Thursday, September 12, 2013
Reggie Bush and new offensive line fit well
By Michael Rothstein
ALLEN PARK, Mich. -- When Detroit signed Reggie Bush before the season, it knew it would be receiving an explosive running back who fit what the Lions wanted in their offense.
The byproduct of Bush signing is that, after one game, the offense appears to be working. Matthew Stafford was accurate. The Lions had a running game with Bush, and much of that came from the improved play of the offensive line, a group breaking in three new starters.
Detroit's offensive linemen know tailback Reggie Bush needs only a little room to spring a big play.
On Sunday, Detroit picked up positive yards on almost every run play against the Minnesota Vikings. Twice, Bush ran for no gain. The only negative rushing play was a botched snap that Stafford fell on for a 5-yard loss.
Other than that, the line pushed enough to gain positive yardage each time and protected well. The reason why is potentially simple.
“In one word, Reggie,” right tackle Jason Fox said. “He’s a huge part of our offense, as you guys got to see in the first game. Now that we’re a balanced attack, they have to worry about stopping so many weapons on offense with Reggie and Calvin [Johnson] and our tight ends and other receivers and Joique [Bell].
“We have so many guys we can go to, and when they try to stop Calvin, we go to Reggie and vice versa.”
That has been the plan all along. It wasn’t even disturbed when Fox -- one of the new starters along with right guard Larry Warford and left tackle Riley Reiff -- left the game with a groin injury and was replaced by Corey Hilliard.
Didn’t matter. The Lions’ line continued to play well anyway.
All of this is interrelated offensively. The line has to block well enough for Bush to get into position. By getting into position, Bush takes pressure off the line, and if Stafford finds him enough, it could open up the field for Johnson and Detroit’s other receivers and tight ends.
But there is little doubt having Bush helps when it comes to both run blocking and pass blocking.

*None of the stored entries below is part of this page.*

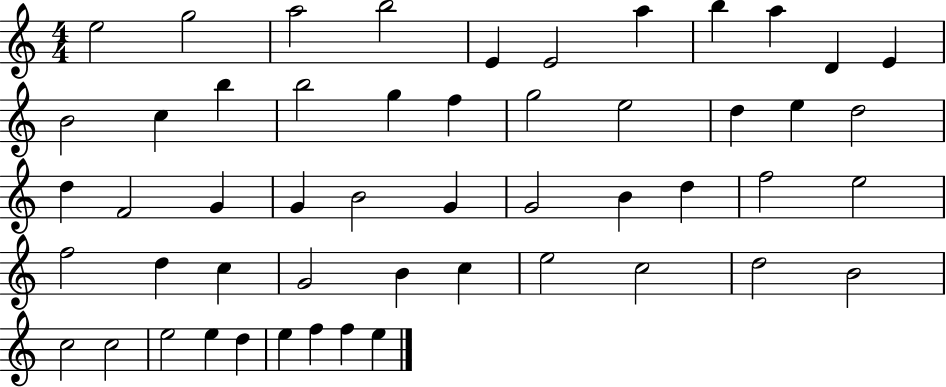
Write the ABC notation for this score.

X:1
T:Untitled
M:4/4
L:1/4
K:C
e2 g2 a2 b2 E E2 a b a D E B2 c b b2 g f g2 e2 d e d2 d F2 G G B2 G G2 B d f2 e2 f2 d c G2 B c e2 c2 d2 B2 c2 c2 e2 e d e f f e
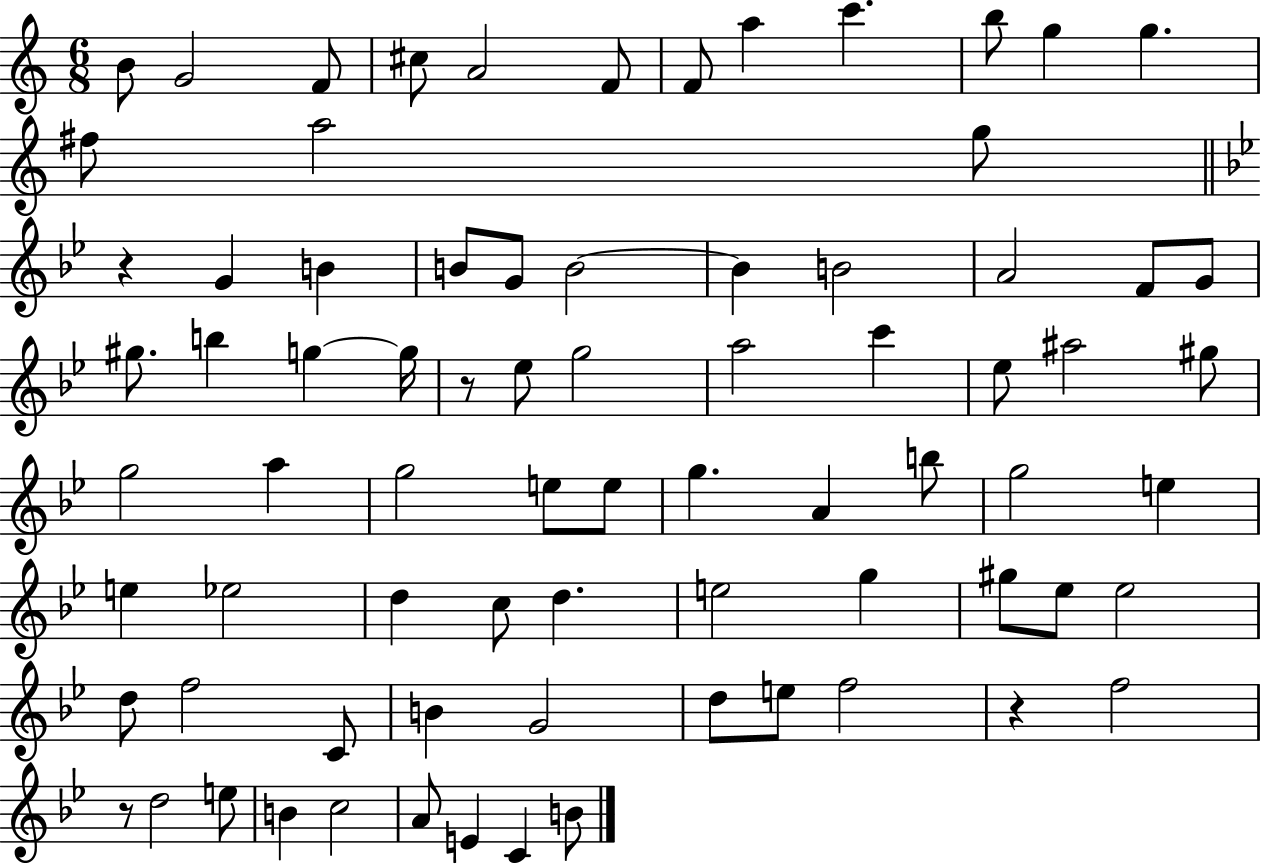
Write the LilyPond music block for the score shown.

{
  \clef treble
  \numericTimeSignature
  \time 6/8
  \key c \major
  b'8 g'2 f'8 | cis''8 a'2 f'8 | f'8 a''4 c'''4. | b''8 g''4 g''4. | \break fis''8 a''2 g''8 | \bar "||" \break \key g \minor r4 g'4 b'4 | b'8 g'8 b'2~~ | b'4 b'2 | a'2 f'8 g'8 | \break gis''8. b''4 g''4~~ g''16 | r8 ees''8 g''2 | a''2 c'''4 | ees''8 ais''2 gis''8 | \break g''2 a''4 | g''2 e''8 e''8 | g''4. a'4 b''8 | g''2 e''4 | \break e''4 ees''2 | d''4 c''8 d''4. | e''2 g''4 | gis''8 ees''8 ees''2 | \break d''8 f''2 c'8 | b'4 g'2 | d''8 e''8 f''2 | r4 f''2 | \break r8 d''2 e''8 | b'4 c''2 | a'8 e'4 c'4 b'8 | \bar "|."
}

His presence -- and Detroit’s renewed ability to have screens turn into touchdowns -- forces defenses to scheme differently against the Lions.
By having Bush, Johnson and other options, defenses can’t just sit back and play the deep pass or send blitzes at Stafford.
“It definitely kind of takes a little bit of pressure off, because those guys got to be aware of where he’s at,” tight end Brandon Pettigrew said of Bush. “I guess it can take the aggressiveness of a defense off, depending on the point of the game, what down and distance is.”
Teams might have to tone down the aggression against Detroit because Bush can be so active so fast in Detroit’s offense. As he showed Sunday, he can take a little room and turn it into a 77-yard touchdown off a screen.
Knowing Bush can break any play at any time gives the line even more incentive to block for the extra millisecond it takes to spring the play. The difference could have a massive result for Detroit this season.
“I’m excited blocking for him,” Warford said. “It makes you want to stay on your blocks a little bit more and focus on maintaining your blocks.